Окончились минуты молчания, и все уже готовились тронуться в путь: Орвил взял под руку Алтею, Доротея — своего мужа, и только Айсобел стояла одна, потому что Этта, не будучи в силах справиться со своим волнением, вдруг куда-то исчезла. Но тут из глубины полуосвещенной гостиной появилась высокая подтянутая мужская фигура; неизвестный подошел к Айсобел и подал ей руку. То был Дэвид Арнольд, ее профессор, и, судя по тому, как просветлело лицо Айсобел, его неожиданное появление здесь, подле нее, сказало ей, что ее мечта о друге в конце концов не осталась безответной.
Наступила последняя минута. Одетые в черное люди молча встали по обе стороны гроба, а друзья и родные покойного подошли бросить на него прощальный взгляд. Но Этта, подойдя к гробу и взглянув еще раз в мертвое лицо отца, не выдержала — кинулась в соседнюю комнату и там разрыдалась; рыдания ее становились все громче, все сильнее, по мере того как вся скорбная история семьи мелькала перед ее мысленным взором.

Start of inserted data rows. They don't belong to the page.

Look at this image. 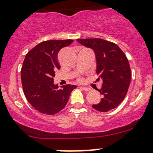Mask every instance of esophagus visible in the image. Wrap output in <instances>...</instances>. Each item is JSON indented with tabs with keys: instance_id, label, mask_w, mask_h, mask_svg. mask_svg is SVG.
Returning <instances> with one entry per match:
<instances>
[{
	"instance_id": "obj_1",
	"label": "esophagus",
	"mask_w": 153,
	"mask_h": 153,
	"mask_svg": "<svg viewBox=\"0 0 153 153\" xmlns=\"http://www.w3.org/2000/svg\"><path fill=\"white\" fill-rule=\"evenodd\" d=\"M80 88H82V89H83L84 91H90V90H91V88H88V87H80Z\"/></svg>"
}]
</instances>
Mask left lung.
Segmentation results:
<instances>
[{
	"label": "left lung",
	"instance_id": "left-lung-1",
	"mask_svg": "<svg viewBox=\"0 0 153 153\" xmlns=\"http://www.w3.org/2000/svg\"><path fill=\"white\" fill-rule=\"evenodd\" d=\"M83 46L93 49L95 53L98 79H102V95L99 104L92 107L100 112H108L117 107L124 100L131 79L130 65L127 57L114 43L100 38L77 39Z\"/></svg>",
	"mask_w": 153,
	"mask_h": 153
}]
</instances>
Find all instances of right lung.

Ибо несмотря на те неусыпные заботы, то нежное внимание, которым она окружила отца, возвратясь из Нью-Йорка после крушения своей любви, Этта не переставала остро ощущать свою долю вины в этой общей трагедии. Ее отец! Ее мать! Чего стоили все ее заблуждения и то своеволие, которое она проявила! Теперь только она поняла, в какой неимоверной тревоге они жили с того дня, когда она покинула родной дом! Ее безрассудная жажда любви! Ее полное неумение понять духовные идеалы отца! И все это — задолго до того, как ненасытное стремление Стюарта к показной роскоши и чувственным удовольствиям привело его к гибели — гибели от своей же руки! Ей вспоминались ее собственные чувственные мечтания: молодой человек на велосипеде у стен Чэддс-Форда, французские романы, Волида, Кейн — как много все это значило раньше и как мало значит теперь!

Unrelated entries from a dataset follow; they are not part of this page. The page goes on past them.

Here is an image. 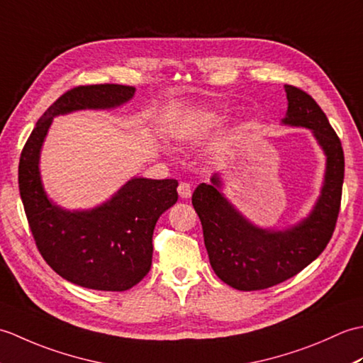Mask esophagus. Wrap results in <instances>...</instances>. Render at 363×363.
Returning <instances> with one entry per match:
<instances>
[{
	"mask_svg": "<svg viewBox=\"0 0 363 363\" xmlns=\"http://www.w3.org/2000/svg\"><path fill=\"white\" fill-rule=\"evenodd\" d=\"M177 194H179V196L182 199H189L191 196V187L190 184L187 182H181L179 187H177Z\"/></svg>",
	"mask_w": 363,
	"mask_h": 363,
	"instance_id": "esophagus-1",
	"label": "esophagus"
}]
</instances>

В это время в комнату вошел Орвил, которому понадобилось поправить развязавшийся галстук; увидя плачущую Этту и вспомнив сразу все, что он называл ее себялюбивым, безнравственным поведением и считал одной из причин дурной славы, которая теперь пошла про семью, он остановился и заметил:
— Что ты плачешь? Ведь это ты положила начало всем несчастьям в нашей семье!
Она с трудом подавила одолевавшие ее рыдания и ответила, без тени злобы или упрека:
— Ах, я не о себе плачу и даже не об отце — я плачу о жизни.
Тут Айсобел, повсюду искавшая Этту, вошла и, положив руку ей на плечо, сказала:
— Полно, Этта, дорогая, не плачь, пора ехать.
И, пройдя мимо Орвила, они спустились вниз, где Друзья уже рассаживались по каретам.